Fuzzy Vox – Rencontre au Plan à  Ris-Orangis le 12 mars 2016

Fuzzy Vox ! Dès le départ, on sait qu’on part sur des bonnes bases. Pédale fuzz et amplis Vox ont toujours fait bon ménage. Les trois Fuzzy Vox ne démentiront pas. C’est du coté de Ris-Orangis, à quelques encablures de leur fief de Joinville Le Pont, que les Fuzzy Vox vont nous faire découvrir en live les titres de leur nouvel opus No Landing Plan.

Tout simplement, en première des gascons d’Inspector Cluzo, Hugo à la guitare et chant, Grégoire à la basse et Nicolas à la batterie, investissent la scène du Plan. Près de 200 personnes sont entassées dans la salle pour Ia tête d’affiche et viennent prêter une oreille bienveillante aux Fuzzy Vox.

Il n’en fallait pas plus à ces derniers pour partir à l’assaut du Plan en nous balançant les nouveaux titres très punk rock dans les gencives. "Explosion Of Love" nous campe le groupe dans une posture proche de Jon Spencer Blues Explosion. D’entrée ça pose les bases. Et il faut bien reconnaitre que Hugo sait mettre la foule dans sa poche en virevoltant sur scène à la manière du grand Jon. "Distracted" enfonce le clou et finit de conquérir les derniers récalcitrants.
 

Fuzzy Vox trio


Pas question de quitter la salle même pour les fans hardcore de l’Inspector Cluzo. Les Fuzzy Vox assurent et on ne veut pas en perdre une miette. "Grow Evil" viendra ensuite nous proposer une facette plus heavy des Fuzzy Vox. Les voir explorer d’autres horizons n’est pas pour nous déplaire. Le tout est mené tambour battant par les trois gars qui semblent prendre un plaisir partagé sur la scène. Quelques blagues pour détendre l’atmosphère et surtout remettre une sangle qui n’a pas résisté aux sollicitations d’Hugo et on y retourne de plus belle.

Mention spéciale à la relecture du "Bo Diddley" de … Bo Diddley. Une version plus puissante et plus trash que l’originale. C’est revisité à la sauce Fuzzy Vox et on se laisse prendre.

Le final avec "Told You Before" vaudra son pesant de cacahouètes. Tout le monde se lâche et en fermant les yeux on croirait voir Pete Townshend et sa joyeuse bande clôturer, tout en finesse, un concert des Who !!!

Une belle prestation. Il ne nous reste plus qu’à remercier les Fuzzy Vox pour cette belle claque rock ‘n' roll et les retrouver au merchandising puis s’installer en loge autour d’un bière pour leur poser quelques questions.
 

Fuzzy Vox Live

La Grosse Radio : Salut les Fuzzy Vox. Vous voilà en train de passer la rude épreuve du deuxième album. J’avais beaucoup aimé le premier et les concerts qui avaient suivi. Beaucoup de gens comme moi vous attendaient au tournant pour cette nouvelle livraison. Dans ce No Landing Plan, on trouve des morceaux plus cools tendance rock anglais sixties en face B après une salve de garage punk dans la lignée du premier album en face A. Vous vous retrouvez dans cette analyse ?

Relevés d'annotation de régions

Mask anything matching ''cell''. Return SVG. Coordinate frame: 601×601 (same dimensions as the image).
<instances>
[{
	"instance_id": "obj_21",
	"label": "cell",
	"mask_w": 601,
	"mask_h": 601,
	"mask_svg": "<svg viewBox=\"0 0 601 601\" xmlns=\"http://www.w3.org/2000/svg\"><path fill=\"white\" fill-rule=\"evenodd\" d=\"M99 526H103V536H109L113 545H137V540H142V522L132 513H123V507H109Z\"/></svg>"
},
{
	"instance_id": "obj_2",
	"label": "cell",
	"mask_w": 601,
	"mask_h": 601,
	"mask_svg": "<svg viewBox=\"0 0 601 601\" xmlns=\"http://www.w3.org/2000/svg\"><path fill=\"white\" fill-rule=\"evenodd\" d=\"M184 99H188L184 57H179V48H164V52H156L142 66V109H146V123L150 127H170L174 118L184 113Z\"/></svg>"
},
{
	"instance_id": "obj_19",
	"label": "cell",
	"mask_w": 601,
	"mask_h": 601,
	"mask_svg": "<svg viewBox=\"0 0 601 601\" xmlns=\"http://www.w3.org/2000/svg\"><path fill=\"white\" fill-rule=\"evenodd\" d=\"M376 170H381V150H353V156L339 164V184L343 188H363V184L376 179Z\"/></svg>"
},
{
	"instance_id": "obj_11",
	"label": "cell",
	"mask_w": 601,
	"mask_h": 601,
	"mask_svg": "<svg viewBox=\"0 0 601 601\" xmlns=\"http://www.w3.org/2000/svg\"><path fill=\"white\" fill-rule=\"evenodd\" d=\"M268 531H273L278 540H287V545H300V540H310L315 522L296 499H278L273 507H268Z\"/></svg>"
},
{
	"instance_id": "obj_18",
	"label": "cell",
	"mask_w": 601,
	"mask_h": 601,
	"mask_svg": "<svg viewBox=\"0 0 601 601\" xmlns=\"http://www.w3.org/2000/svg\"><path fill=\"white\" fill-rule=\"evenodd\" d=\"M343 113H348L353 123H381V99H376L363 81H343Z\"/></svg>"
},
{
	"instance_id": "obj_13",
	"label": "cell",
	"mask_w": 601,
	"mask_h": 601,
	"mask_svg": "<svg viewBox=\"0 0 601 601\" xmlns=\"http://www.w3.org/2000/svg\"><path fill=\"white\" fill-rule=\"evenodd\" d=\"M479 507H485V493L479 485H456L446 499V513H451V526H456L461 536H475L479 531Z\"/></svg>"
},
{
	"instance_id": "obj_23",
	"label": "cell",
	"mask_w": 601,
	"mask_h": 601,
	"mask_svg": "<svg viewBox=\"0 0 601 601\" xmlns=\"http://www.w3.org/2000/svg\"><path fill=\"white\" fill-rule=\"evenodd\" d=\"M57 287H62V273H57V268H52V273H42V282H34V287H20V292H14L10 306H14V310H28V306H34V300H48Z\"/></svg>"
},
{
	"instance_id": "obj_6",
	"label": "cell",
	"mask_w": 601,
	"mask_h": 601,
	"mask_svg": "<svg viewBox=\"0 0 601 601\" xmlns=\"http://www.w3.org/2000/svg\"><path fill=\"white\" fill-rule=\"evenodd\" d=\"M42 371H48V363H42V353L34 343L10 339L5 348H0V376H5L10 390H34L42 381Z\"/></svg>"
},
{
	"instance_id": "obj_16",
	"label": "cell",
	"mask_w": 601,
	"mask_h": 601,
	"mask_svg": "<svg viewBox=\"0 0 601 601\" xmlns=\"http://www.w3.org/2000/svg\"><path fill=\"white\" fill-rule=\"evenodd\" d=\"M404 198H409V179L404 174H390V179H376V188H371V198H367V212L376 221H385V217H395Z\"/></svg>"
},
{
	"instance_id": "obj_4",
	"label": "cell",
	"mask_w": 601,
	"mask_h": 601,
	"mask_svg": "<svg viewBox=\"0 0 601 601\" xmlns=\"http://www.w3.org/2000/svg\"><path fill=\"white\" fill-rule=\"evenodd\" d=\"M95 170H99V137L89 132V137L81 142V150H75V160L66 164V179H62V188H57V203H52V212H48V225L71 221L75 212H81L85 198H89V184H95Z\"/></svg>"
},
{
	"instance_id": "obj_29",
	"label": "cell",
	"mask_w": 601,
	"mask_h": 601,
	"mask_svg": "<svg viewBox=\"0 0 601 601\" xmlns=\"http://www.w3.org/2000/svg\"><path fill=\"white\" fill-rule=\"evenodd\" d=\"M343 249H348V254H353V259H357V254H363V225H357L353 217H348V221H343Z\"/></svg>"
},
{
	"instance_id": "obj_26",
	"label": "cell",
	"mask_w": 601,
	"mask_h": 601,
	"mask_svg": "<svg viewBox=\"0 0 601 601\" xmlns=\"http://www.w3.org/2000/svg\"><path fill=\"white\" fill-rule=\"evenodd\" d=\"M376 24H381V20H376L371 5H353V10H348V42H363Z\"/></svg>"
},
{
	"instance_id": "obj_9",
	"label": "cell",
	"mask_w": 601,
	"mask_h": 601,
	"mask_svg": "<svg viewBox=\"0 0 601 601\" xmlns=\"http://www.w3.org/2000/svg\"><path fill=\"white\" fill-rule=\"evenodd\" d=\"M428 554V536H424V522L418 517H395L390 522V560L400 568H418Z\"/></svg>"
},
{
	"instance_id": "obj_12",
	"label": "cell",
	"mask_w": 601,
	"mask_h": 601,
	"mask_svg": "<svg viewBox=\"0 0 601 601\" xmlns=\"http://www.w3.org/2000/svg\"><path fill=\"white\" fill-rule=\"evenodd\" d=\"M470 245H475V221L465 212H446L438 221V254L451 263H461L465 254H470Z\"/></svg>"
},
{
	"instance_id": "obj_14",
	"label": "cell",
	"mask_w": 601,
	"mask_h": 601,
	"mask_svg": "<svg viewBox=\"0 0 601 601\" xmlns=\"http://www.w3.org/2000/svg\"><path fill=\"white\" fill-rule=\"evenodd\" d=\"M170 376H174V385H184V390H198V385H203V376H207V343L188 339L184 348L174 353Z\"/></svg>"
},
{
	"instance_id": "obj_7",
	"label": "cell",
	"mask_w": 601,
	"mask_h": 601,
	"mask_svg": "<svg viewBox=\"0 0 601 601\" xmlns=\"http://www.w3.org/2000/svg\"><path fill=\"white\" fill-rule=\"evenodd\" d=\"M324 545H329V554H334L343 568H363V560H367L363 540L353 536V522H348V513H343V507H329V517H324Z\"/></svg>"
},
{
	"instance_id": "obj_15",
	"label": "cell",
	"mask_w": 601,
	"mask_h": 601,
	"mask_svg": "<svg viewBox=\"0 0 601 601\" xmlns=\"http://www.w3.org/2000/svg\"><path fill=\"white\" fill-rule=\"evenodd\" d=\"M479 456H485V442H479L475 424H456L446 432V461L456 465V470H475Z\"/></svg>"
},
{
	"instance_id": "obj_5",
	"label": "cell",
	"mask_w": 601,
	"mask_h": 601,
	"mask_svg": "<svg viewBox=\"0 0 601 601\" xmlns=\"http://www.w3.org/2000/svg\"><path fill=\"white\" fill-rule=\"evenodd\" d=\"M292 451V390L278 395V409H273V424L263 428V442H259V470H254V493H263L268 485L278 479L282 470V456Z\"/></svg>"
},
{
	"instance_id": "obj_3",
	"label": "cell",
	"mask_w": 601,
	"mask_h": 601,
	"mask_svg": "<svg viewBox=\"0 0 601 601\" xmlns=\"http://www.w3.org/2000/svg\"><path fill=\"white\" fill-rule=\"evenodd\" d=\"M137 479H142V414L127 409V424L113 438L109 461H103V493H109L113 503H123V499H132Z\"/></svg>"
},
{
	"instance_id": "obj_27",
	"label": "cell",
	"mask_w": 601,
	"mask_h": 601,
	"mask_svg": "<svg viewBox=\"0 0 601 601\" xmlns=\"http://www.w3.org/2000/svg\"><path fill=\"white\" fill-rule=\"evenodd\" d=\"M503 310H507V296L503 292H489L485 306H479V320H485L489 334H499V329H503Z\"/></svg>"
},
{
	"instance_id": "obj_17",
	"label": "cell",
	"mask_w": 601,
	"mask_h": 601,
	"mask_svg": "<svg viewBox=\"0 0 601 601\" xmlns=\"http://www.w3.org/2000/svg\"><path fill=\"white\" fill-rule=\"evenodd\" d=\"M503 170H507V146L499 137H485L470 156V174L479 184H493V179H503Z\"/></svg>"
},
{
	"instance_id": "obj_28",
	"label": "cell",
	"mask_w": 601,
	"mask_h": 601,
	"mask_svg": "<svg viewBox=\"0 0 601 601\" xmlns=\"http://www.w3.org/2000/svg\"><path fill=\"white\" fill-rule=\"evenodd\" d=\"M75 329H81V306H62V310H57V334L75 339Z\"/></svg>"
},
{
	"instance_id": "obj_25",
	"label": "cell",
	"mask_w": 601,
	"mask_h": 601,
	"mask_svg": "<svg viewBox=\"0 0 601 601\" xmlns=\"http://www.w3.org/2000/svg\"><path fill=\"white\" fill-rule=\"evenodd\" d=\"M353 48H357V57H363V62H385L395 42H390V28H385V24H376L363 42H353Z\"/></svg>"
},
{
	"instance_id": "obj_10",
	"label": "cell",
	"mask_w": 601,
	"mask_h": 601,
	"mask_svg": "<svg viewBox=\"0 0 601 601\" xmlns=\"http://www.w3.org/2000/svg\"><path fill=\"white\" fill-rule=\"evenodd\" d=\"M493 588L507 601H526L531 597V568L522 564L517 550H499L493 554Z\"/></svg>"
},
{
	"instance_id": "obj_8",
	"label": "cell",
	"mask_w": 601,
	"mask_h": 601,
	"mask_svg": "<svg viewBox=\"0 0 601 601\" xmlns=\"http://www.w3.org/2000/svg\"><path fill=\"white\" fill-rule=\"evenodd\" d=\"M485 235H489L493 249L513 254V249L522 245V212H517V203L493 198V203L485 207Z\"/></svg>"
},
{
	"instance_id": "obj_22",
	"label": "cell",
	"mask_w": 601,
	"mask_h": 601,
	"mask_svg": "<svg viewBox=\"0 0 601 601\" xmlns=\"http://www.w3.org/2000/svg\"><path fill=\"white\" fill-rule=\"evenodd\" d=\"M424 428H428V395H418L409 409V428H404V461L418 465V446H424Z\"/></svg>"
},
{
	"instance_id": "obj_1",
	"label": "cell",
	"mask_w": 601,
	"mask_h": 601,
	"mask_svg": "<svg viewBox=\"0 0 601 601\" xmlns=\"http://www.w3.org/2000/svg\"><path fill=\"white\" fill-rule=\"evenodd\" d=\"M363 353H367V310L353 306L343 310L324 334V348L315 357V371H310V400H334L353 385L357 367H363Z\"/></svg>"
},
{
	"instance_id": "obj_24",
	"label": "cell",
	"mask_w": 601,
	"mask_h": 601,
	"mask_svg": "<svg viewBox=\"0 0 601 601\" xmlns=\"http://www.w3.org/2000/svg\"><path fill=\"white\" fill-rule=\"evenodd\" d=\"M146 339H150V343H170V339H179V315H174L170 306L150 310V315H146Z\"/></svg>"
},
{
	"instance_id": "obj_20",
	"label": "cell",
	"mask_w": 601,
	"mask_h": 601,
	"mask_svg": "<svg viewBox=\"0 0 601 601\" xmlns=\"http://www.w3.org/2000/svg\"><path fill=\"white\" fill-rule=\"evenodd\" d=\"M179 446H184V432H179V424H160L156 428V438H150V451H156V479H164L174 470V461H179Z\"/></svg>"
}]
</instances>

[Consignes et exigences]
Poursuivez le compte rendu du concert des Fuzzy Vox au Plan en reprenant juste après la dernière question de La Grosse Radio sur No Landing Plan.

[Réponse proposée]
Hugo Fabbri (chanteur guitariste) : En fait, c’est vrai. Je suis d’accord qu’il y a pas mal de groupes qui font un album qui défonce tout puis après, pour le deuxième tu te dis : « putain, c’est mou… ». Il y a plein de groupes qui ont fait ça. Nous la différence, c’est qu’on est seuls aux commandes. C’est nous qui avons décidé de la prod’ avec qui on a bossé pour l’album. On savait où on voulait aller. On voulait garder cette énergie qui de toute façon est l’essence du groupe. On ne va pas faire du folk ou du reggae (même si on aime beaucoup le reggae). 

Grégoire Dessons (basse) : Jah man ! Rastafari !!! (il se marre).

H.F. : Sinon, on savait qu’on voulait aller dans cette direction là avec cette dualité. Je suis ravi que tu dises que c’est réussi. On est très contents.

G.D. : Tout le truc, c’était exactement ça. Garder quelques grosses chansons bien énervées rock garage mais aussi de réussir à montrer que nous ne sommes pas que là-dedans.

H.F. : On veut innover aussi, commencer à construire d’autres trucs. On a structuré l’album en face A et face B. Sur la face A, on a mis toute l’énergie et face B, on tente des chansons qui lorgnent un peu vers la soul ou vers d’autres trucs. Sans avoir la prétention de révolutionner le rock ‘n’ roll, on a voulu juste tenter de faire notre truc.

L.G.R. : Cette dualité vient-elle des influences différentes de chacun ?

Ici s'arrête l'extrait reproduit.